The three years passed and the Centre and the DSD found themselves in court again in 2014. The Minister of Social Development applied to extend the existing order, as no comprehensive legal solution had been created and there was the risk of another “national crisis” with hundreds of thousands of children losing their grants. The DSD was granted this second order, keeping the current grants in place. But the court set a deadline for the amendment of the Social Assistance Act and the Children’s Act. By December of 2017, the comprehensive solution needed to be in place.
In October 2017, with the deadline approaching, no solution was yet in place. Again, the Centre for Child Law went to court, arguing that the minister’s failure to “produce a comprehensive legal solution” was “unconstitutional, unlawful, and invalid”. The two parties settled, and the court directed the DSD to “prepare and introduce before Parliament the necessary amendments to the Children’s Act 38 of 2005 and/or the Social Assistance Act 13 of 2014”.
The February 2019 deadline is now approaching. One piece of legislation, an amendment to the Social Assistance Act, has been before Parliament since April this year. The second piece, an amendment to the Children’s Act, is currently out for comment but hasn’t yet been tabled. Both must be tabled in Parliament by February 2019 and passed by December 2019.
The two amendments would significantly change the administration of the system. If both are passed, in future all children who are orphaned and who live with relatives will not automatically be considered to need care and protection. They will be moved out of the foster care system. Instead of a foster care grant, families will be able to apply for a new grant, the Child Support Top Up Grant, without needing to go to court or submit to a social worker investigation. The grant, of R620 a month, will be processed directly by the South African Social Security Agency (SASSA) in as little as three days of application and definitely within three months, relieving families of lengthy delays of up to one year to obtain a social grant.
However, Paula Proudlock of the UCT Children’s Institute doubts whether either of the amendments will be passed by December 2019 due to the upcoming elections, a change in Parliament, and the intricacy of each amendment.
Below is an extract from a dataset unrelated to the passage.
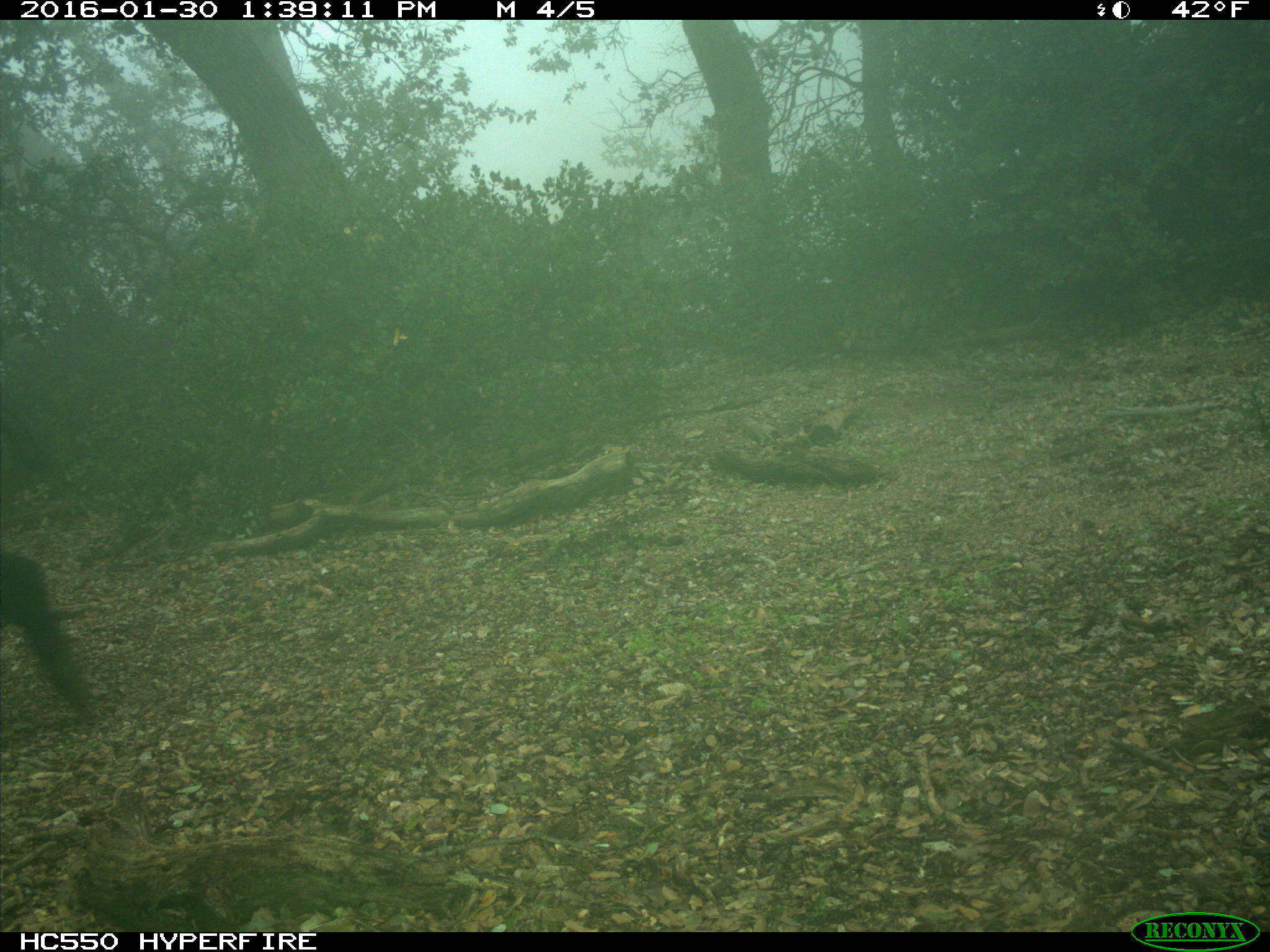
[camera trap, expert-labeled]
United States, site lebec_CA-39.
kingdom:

The new Parliament is likely to start working on the bills only in August 2019, leaving only five months to pass both bills through both houses of Parliament.
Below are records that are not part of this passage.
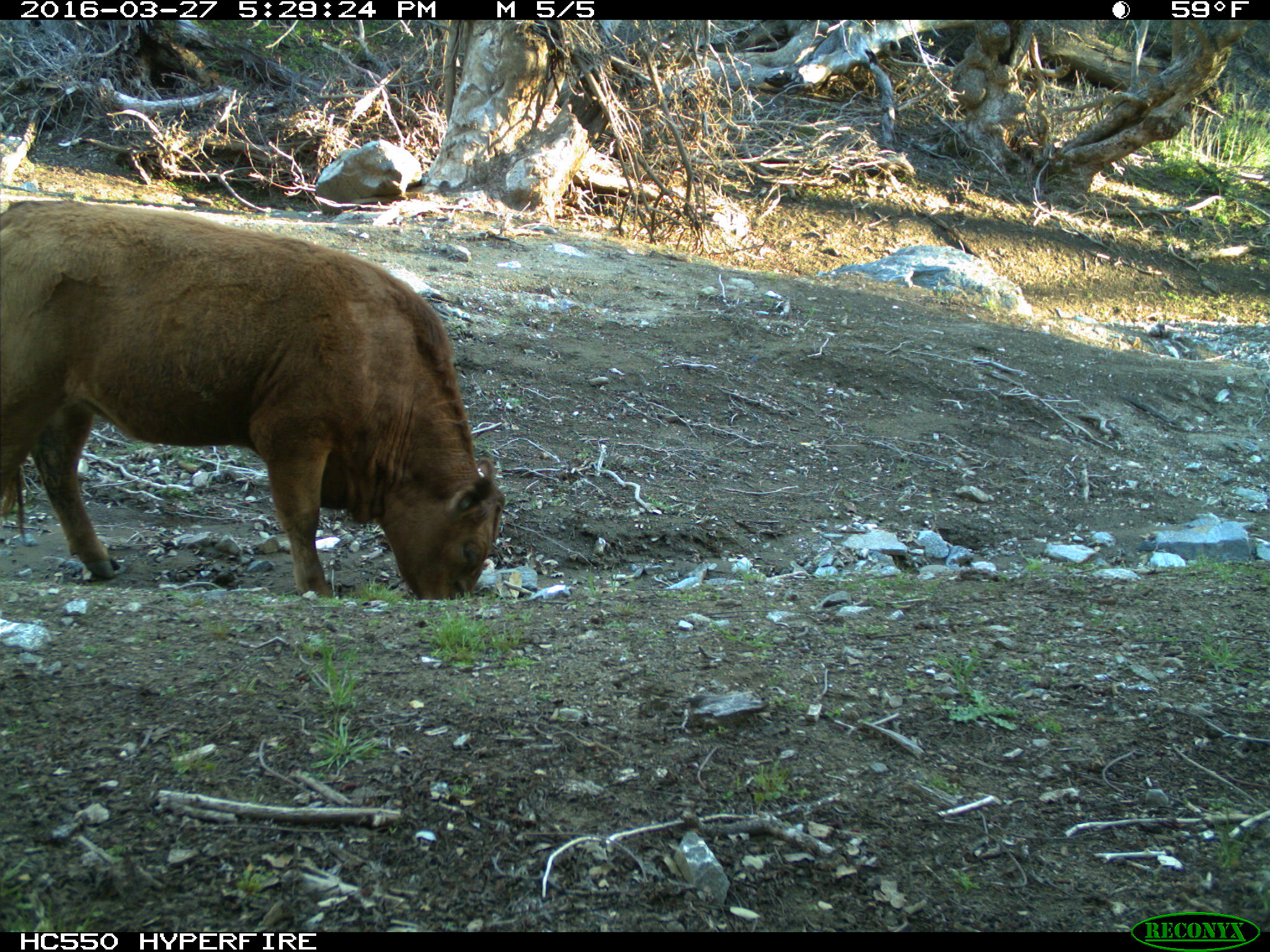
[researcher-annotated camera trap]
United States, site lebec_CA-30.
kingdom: Animalia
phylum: Chordata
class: Mammalia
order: Artiodactyla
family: Bovidae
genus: Bos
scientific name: Bos taurus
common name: domestic cow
Ann Skelton of the Centre for Child Law expresses similar doubts. “I think it’s possible they won’t make it,” she told GroundUp.
Skelton says Parliament and the DSD have made progress as a result of the court orders, but there is a risk that one of the amendments (the Children’s Amendment Bill) is too large to pass in time. The Centre “repeatedly” advised the DSD to “fast-track” small parts, but the department opted for a full amendment to the “massive” bill, and this may hold up the bill, she says.
If the bills do not get passed in time, there is uncertainty about what will happen next.
Both the Centre for Child Law and researchers at the UCT Children’s Institute are critical of the present foster care system. Proudlock says the system was designed to deal with a few cases of abuse and neglect, and attempting to use it to provide poverty relief to hundreds of thousands of children has broken the system and put many vulnerable children at great risk. In its 2017 affidavit, the Centre said the foster care system had become “overburdened”, inhibiting its ability “to cater for the abused and neglected children”. The high numbers of children in the system and the shortage of social workers had led to a “systemic collapse”.
GroundUp tried several times to get comment from the DSD about the status of the bills and to find out if any plan of action was in place should the deadline not be met, but had not received any response at the time of publishing.